The Euro, a single European wide currency, was introduced with great optimism by the European Union. It was a great step forward for Liberalism as here was one of the freedoms it wanted, the freedom of money to move between countries unrestricted. In unison with the freedom of movement of labour (people) between countries and of goods. It was a great achievement for economic Liberalism.

They said it would bring people closer together, that it would increase trade and create a richer Europe. And for a time that seemed to be true. Trade did increase and Europe as a whole did get richer. But it wasn't evenly spread, with some countries gaining much more than others. But overall most people, and their leaders, were happy with the Euro.

It gave different advantages to rich and poor countries. Most rich countries had a high rate of exchange for their currency. Most poor countries had a bad rate of exchange for their currencies. The Euro changed that because each country, whether rich or poor, now had the same currency and therefor the same exchange rate. It made business and travel within the Eurozone much easier.  It also had advantages outside of the Eurozone, countries that had high exchange rates such as Germany for example, now had a much lower exchange rate. This meant it was cheaper to buy goods made in Germany, so German exports increased. It also encouraged Germans to spend their money within Germany, as it was now more expensive to buy from other countries than it had been before the introduction of the Euro. Over time as the exports made Germany richer that wasn't as obvious as it was at the start. For Germany the Euro was a great thing.

But poor countries also benefited as overnight it made them rich, just as Germany's exchange rate had lowered, so theirs had gone up. Now they had more purchasing power, they could buy more things and everything they owned was now worth more than it had been yesterday. It encouraged economic growth as people had confidence that the future was better than today, and today was already better than yesterday had been. This confidence encouraged borrowing to buy the things that were now in reach, by people, businesses and by Government. It encouraged banks to loan money.
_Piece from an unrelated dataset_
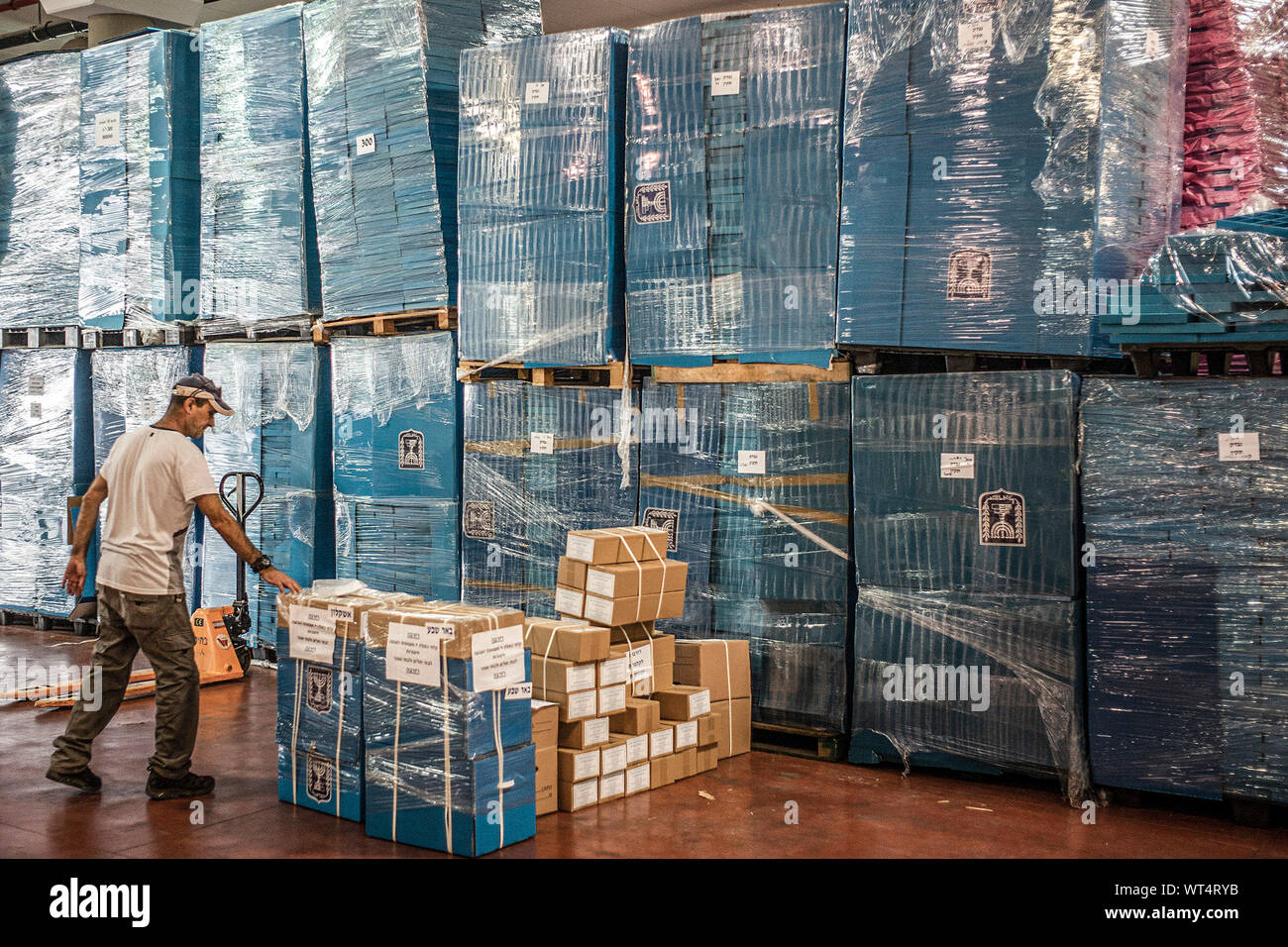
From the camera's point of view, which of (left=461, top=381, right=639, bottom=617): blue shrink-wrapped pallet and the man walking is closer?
the man walking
If these things had been spent on building the future maybe things would have gone differently. But instead much of this borrowing was on living now with little thought to the future.

It highlights a major flaw in Liberal economics, it understands that economic growth is good, however it regards all growth as good. It also sees economic activity as good, but it doesn't pay much attention to what that activity is or if it is useful or not. Much of the economic activity and growth within Germany was productive, but the same could not be said for most countries in the Eurozone. Greece for example spent money it didn't have to finance things it wanted and that activity has now come back to haunt it. But most economists treated both countries the same.

In fact one of the great ambitions of the European Union is to make each European country the same as all the others. To use economics to homogenize Europe into one economy, where doing business is the same regardless of country. But to do that not only must each countries currency be the same, but its business laws and its standard of living must be the same. That is why nearly everyone involved in the Euro was happy for this growth to be spent on economically unproductive social programs. It was an attempt to use Capitalism to finance Socialism. Socialism whether used in the Soviet Union or the European Union or anywhere else, doesn't work for a very simple reason. It takes wealth from productive areas of the economy and spends it on unproductive areas. And when it doesn't work that is often perversely seen as proof that not enough has been spent, so even more wealth is then spent on the unproductive areas. Over time it destroys wealth permanently.

When Greece could no longer pay its debt, it was offered a way out, more debt in exchange for an austerity program. When Greece got into trouble it wasn't treated as a part of an integrated Eurozone, no it was treated as a distinct problem. But Liberal economics still ruled, the way to get out of debt was to give Greece more debt. It's never worked in the past but that didn't deter anyone.

It is now clear that Greece lied to get into the Euro and the rest of Europe was happy to believe the lies, even grateful that it was lied too. Now that has come back to bite everyone involved. Greece should not have been allowed to join the Euro, but it was. Greece now doesn't want to continue the austerity program, it doesn't want to pay back the debt and the Eurozone doesn't want to continue loaning money to Greece. But I believe that they all will continue. It would be better if Greece left the Euro and went back to the Drachma. Greece has a long and ignoble history of economic mismanagement and I sadly don't see that ending either. That means that further loans may make things worse not better.

When this happens again and it will, how will Europe pay for it? Nearly every country is running a deficit. This is a tragedy happening right now before our eyes and I don't see a happy ending.